De fato, Gallo estava cuidando das finanças de uma exportadora de vinhos, da qual ele recentemente adquiriu. Precisava de uma faixada, e aquele estabelecimento seria a sua. Contava com a ajudava de Leonora para administrar o seu mais novo negócio, já que Arthur era os seus olhos e ouvidos nos cassinos, quando ele não estava presente. Beatriz fingiu acreditar na mentira da exportadora. Na verdade, ela não duvidou que de fato ele tivesse uma, mas sabia muito bem que o seu principal negócio eram os cassinos clandestinos. Só não fazia a menor ideia de que ela estava em seus planos. Que Gallo precisava do poder que o sobrenome dela exercia na alta sociedade, para conseguir regularizar os seus negócios diante da justiça, e atrair a nata da sociedade de Rosa Rosso, e proximidades, para lá.

- Muito interessante isso, porque eu estudo economia, me formo no próximo ano. Sempre fui boa com números, e vou assumir os negócios do meu pai, em São Paulo.

- Pretende voltar para São Paulo?

Beatriz engoliu em seco ao ouvir aquela pergunta.

Ela sequer sairia de lá, se não estivesse correndo risco de vida.

- Sim. Meu pai é... Era dono de uma indústria de mineração de pedras preciosas, e agora cabe a mim trabalhar daqui e entrar em contato com o meu padrinho, que é sócio minoritário, mas acima de tudo, o único de nossa confiança.

- Eu não vou fingir que não sei quem é você. Já vi noticiários na internet, e sinto muito pelo que houve com seus pais. Não quero te fazer repetir o que aconteceu com eles. Sinto muito por você, mesmo. - disse o homem, com sinceridade.

De tudo o que já falou, aquilo era o único que parecia verdade.

- Obrigada pela empatia, Thomas. Não é todo mundo que tem. - Ela abriu um sorriso contido, ficando sinceramente emocionada ao lembrar dos pais. - Bom... Acho que já podemos passar para o jantar.-

- Ah, eu trouxe um vinho da minha exportadora, e pedi para a empregada colocar para gelar. Espero que não se importe.

- Me importar? De forma nenhuma, vou te agradecer. Sou apaixonada por vinhos.

- Então quando tiver um tempo, pode ir lá para degustar os vinhos da minha exportadora. - Ofereceu Gallo, solícito.

- Eu vou adorar. Por favor, vamos lembrar de trocar os números dessa vez.

Gallo estendeu uma das mãos, pegando o celular da moça, e colocando o seu numero lá.

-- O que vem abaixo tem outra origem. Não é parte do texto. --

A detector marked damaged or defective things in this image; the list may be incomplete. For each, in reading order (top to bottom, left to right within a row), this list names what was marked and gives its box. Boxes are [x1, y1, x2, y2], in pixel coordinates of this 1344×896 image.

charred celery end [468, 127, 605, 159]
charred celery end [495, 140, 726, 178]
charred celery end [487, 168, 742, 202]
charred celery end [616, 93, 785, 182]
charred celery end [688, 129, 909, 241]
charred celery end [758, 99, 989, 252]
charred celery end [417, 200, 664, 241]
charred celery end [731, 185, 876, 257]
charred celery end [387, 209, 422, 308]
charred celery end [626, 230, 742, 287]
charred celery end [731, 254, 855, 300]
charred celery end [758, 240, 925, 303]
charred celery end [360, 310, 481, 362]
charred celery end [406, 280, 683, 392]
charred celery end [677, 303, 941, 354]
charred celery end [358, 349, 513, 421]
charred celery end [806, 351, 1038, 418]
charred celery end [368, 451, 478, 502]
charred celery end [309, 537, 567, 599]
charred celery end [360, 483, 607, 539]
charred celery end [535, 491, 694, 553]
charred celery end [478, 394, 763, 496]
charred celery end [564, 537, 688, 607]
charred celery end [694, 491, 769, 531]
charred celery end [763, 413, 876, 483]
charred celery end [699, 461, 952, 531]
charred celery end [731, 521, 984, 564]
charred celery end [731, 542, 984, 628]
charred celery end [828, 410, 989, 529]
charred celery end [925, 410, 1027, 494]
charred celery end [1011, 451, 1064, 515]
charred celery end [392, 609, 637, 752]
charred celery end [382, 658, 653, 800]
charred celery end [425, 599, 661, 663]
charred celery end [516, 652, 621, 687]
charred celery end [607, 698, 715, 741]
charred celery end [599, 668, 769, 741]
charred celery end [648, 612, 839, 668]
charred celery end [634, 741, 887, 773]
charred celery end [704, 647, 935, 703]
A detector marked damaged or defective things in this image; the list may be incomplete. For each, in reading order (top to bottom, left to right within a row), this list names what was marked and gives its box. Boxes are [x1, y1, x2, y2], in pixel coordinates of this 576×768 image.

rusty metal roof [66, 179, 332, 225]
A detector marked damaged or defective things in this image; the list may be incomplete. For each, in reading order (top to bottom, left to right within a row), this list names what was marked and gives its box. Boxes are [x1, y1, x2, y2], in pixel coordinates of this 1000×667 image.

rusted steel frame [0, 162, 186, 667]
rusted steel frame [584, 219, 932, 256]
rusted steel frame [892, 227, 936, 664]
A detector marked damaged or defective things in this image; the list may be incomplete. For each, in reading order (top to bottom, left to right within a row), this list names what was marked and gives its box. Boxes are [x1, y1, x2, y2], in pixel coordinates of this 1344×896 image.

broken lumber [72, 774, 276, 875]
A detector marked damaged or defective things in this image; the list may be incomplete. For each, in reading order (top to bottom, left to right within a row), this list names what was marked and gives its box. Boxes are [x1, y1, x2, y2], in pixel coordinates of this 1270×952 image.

- Fico te esperando entrar em contato. Pode ir quando quiser. - Ele devolveu o aparelho, em seguida, assim que salvou o seu número.

- Já mandei uma mensagem para você também salvar o meu número. - disse Beatriz, assim que terminou de digitar e enviar.

- Agora, por favor, não vamos fazer a sua prima esperar.

- Não, não vamos. Até mesmo porque, também estou faminta. - Beatriz tomou a iniciativa de passar da sala de estar para a sala de jantar, Gallo foi logo atrás dela.

O homem estava muito feliz com o seu desempenho. Tinha a total certeza que deixaria Beatriz envolvida o suficiente, ao ponto de conquistá-la. Já Beatriz, tinha a total certeza de que, agora, mesmo que sejam algo um pouco distante até de amigos, estava começando a criar o seu elo com Gallo, e em breve, não correria mais perigo algum.